Les champignonneurs dénoncent une mesure «inutile»

Comme pour de nombreux amateurs de bolets et autres chanterelles, la restriction passe mal aux yeux de Patrik Wuillemin (à g.) et Jean‑Pierre Fontanellaz, contrôleurs de champignons. | Rémy Brousoz

Fâchés
L’interdiction de cueillette instaurée pour chaque première semaine du mois suscite colère et incompréhension dans les milieux mycophiles. Coup de gueule de deux passionnés de la région.
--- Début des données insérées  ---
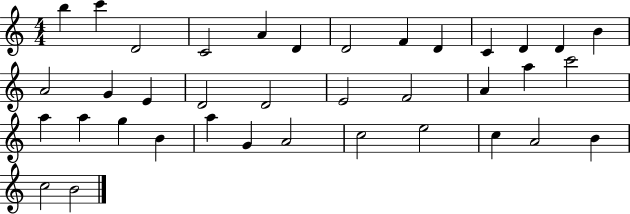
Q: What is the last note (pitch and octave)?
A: B4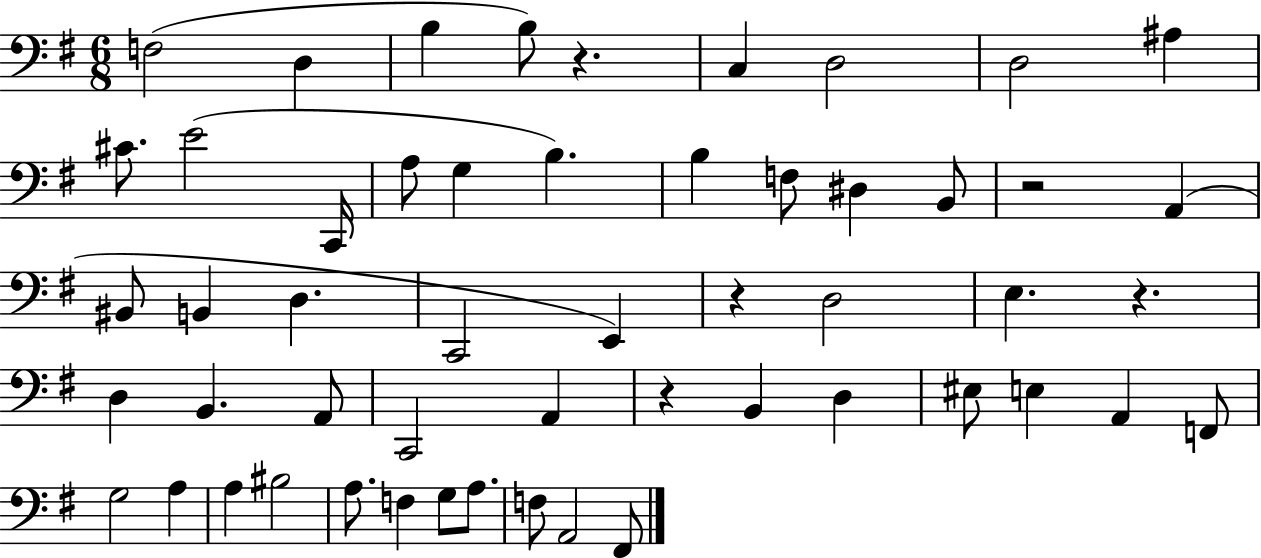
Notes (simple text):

F3/h D3/q B3/q B3/e R/q. C3/q D3/h D3/h A#3/q C#4/e. E4/h C2/s A3/e G3/q B3/q. B3/q F3/e D#3/q B2/e R/h A2/q BIS2/e B2/q D3/q. C2/h E2/q R/q D3/h E3/q. R/q. D3/q B2/q. A2/e C2/h A2/q R/q B2/q D3/q EIS3/e E3/q A2/q F2/e G3/h A3/q A3/q BIS3/h A3/e. F3/q G3/e A3/e. F3/e A2/h F#2/e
Combien étaient-ils, sourire aux lèvres et panier à la main, à retrouver leurs coins secrets ce lundi matin? Sans doute nombreux. Car depuis le 1er juillet, les champignonneurs et champignonneuses du canton de Vaud sont tout bonnement privés de cueillette chaque première semaine du mois. La mesure, qui découle de la nouvelle Loi vaudoise sur la protection du patrimoine naturel et paysager, doit aider à améliorer la conservation de la biodiversité.
Une nouveauté qui – on pouvait s’en douter – passe plutôt mal dans le milieu. «Il y a une grande incompréhension face à cette restriction», confirme le Saint-Légerin Patrik Wuillemin, contrôleur de champignons. «Il s’agit d’une mesure complètement inutile», abonde son homologue de Vevey Jean-Pierre Fontanellaz.

Et les coupes de bois alors?
C’est dans un bout de forêt du Mont-Pèlerin que les deux spécialistes nous ont donné rendez-vous. L’endroit porte encore les stigmates de récents travaux de bûcheronnage. «Si l’on veut protéger la biodiversité, alors il faut aussi interdire ça», lâche Patrik Wuillemin, en désignant les souches d’épicéas abattus et les branches qui se sont amoncelées après le passage des machines.
Pas de doute selon eux: les coupes de bois telles que celle-ci sont bien plus néfastes aux bolets et autres amanites que le passage des cueilleurs. «Les engins lourds éclatent le mycélium en sous-sol et les déchets d’abattage laissés en forêt empêchent le développement de certaines espèces», exposent-ils. Sans compter que bon nombre de champignons vivent en symbiose avec les arbres. Des bolets à pied rouge? Plus vus dans le coin, déplorent-il. Tout comme les bolets appendiculés.
Un peu comme une pomme
Les deux passionnés pointent du doigt un «manque de coordination» entre la politique forestière du Canton et sa volonté de protéger l’environnement. «Et si l’objectif est de réduire la pression sur la faune, il faudrait aussi limiter la présence des promeneurs, des truffiers, des VTT ou des cavaliers», égrène Patrik Wuillemin.
Mais pour ce qui est des champignons à proprement parler, les deux contrôleurs sont formels: le piétinement des cueilleurs est sans effet sur leur mycélium. «Une étude sur de longues périodes l’a démontré.» Et la cueillette? «Le champignon que l’on voit est l’équivalent d’un fruit, compare Jean-Pierre Fontanellaz en guise de réponse. Si vous cueillez une pomme, vous n’allez pas tuer le pommier!»
Selon Patrik Wuillemin, qui est aussi secrétaire romand de l’Association suisse des organes officiels de contrôle des champignons (VAPKO), cette interdiction mensuelle risque même d’avoir un impact sur les forêts des cantons voisins. «Cela ne peut qu’inciter au tourisme des champignons.»

Pas de marche arrière prévue
Du côté du Canton, on tient bon. Malgré les vives réactions que suscite la mesure, il n’est pas prévu – pour l’heure – de revenir en arrière. «Cette démarche vise à augmenter le succès de la reproduction sexuée des champignons par le maintien de carpophores matures (ndlr: partie visible des champignons), explique Catherine Strehler Perrin, cheffe de la Division biodiversité et paysage. Et d’en référer à la même étude scientifique que ses contradicteurs, laquelle recommande d’instaurer des «saisons fermées» par mesure de précaution.
Soit. Mais les travaux de bûcheronnage? «Le spectre et les besoins des champignons sont très divers, répond la responsable. Il convient de tenir compte aussi des champignons lignivores, dont la survie est tributaire de bois et branches mortes laissés sur place jusqu’à la décomposition.»
Selon elle, des mesures comme le maintien des déchets de coupes en forêt ont été discutées au sein de l’Institut fédéral de recherches sur la forêt, la neige et le paysage (WSL). «Elles tiennent compte autant que faire se peut de la conservation des champignons en plus de celles des autres espèces.»